The World Bank has forecasted a 1.9% economic growth for Azerbaijan in 2021. The number rises due to oil price stabilization and investment benefits from the reconstruction of Azerbaijani territories liberated from Armenian occupation.
The World Bank has observed that the Azerbaijani central bank was among a few of those who succeeded in stabilizing the local currency by tapping the country's sovereign wealth fund.
Azerbaijan's growth heavily relies on its hydrocarbon oil production, which plans to increase from 780.000 barrels to 820.000 barrels daily by 2022.
At the end of 2020, the nation's daily oil production was at the level of 710.000 barrels. The government has reported an 11.9% increase within the first quarter of 2021.
The hydrocarbon-rich country is also planning to raise gas exports through developments of the Trans Anatolian Natural Gas Pipeline (TANAP).
+ + + + +
▶ [PROBLEM SET]:
- A) Rewrite the paragraph beginning "At the end of 2020" from the article on Azerbaijan's economic outlook as a short bulleted list that keeps its main facts.
- B) In the article on Azerbaijan's economic outlook, which pipeline is the country developing to raise its gas exports?
- C) Resume the article on Azerbaijan's economic outlook after its final sentence and add a few sentences in the same style.

▶ [SUPPLIED DATA]:
+ + + + +
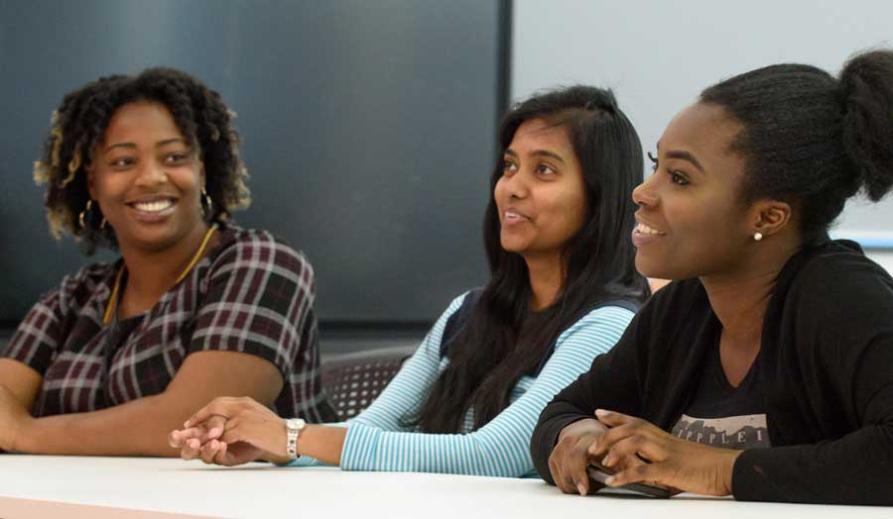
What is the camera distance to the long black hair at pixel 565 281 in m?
2.41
+ + + + +
▶ [EXPECTED OUTPUTS]:
- A)
- Daily oil production at the end of 2020: 710.000 barrels
- Increase reported by the government for the first quarter of 2021: 11.9%

- B) The Trans Anatolian Natural Gas Pipeline (TANAP).

- C)
TANAP comprises the most significant stretch of the USD 40 billion Southern Gas Corridor, a series of pipelines carrying gas from Azerbaijan's Shah Deniz field. The pipeline would transport up to 16 bcm of gas per year, effective this year.
As the oil price roars to USD 80 a barrel this year, Azerbaijan's government-controlled State Oil company, Socar, aims to respond to the demand with sufficient supply as one of the world's biggest energy trading houses.
Socar's biggest concern is the inadequate supply response and the rising price of steel that would eventually hurdle oil service contractors from building pipes, wells, and other infrastructure to optimize the production.
Socar has produced more than 8.8 million tons of oil and more than 10.4 billion cubic meters of gas in the first quarter of 2021 alone, excluding the company's other line of businesses such as petrochemical products and international refineries nestled in Turkey, Georgia, Romania, and Switzerland.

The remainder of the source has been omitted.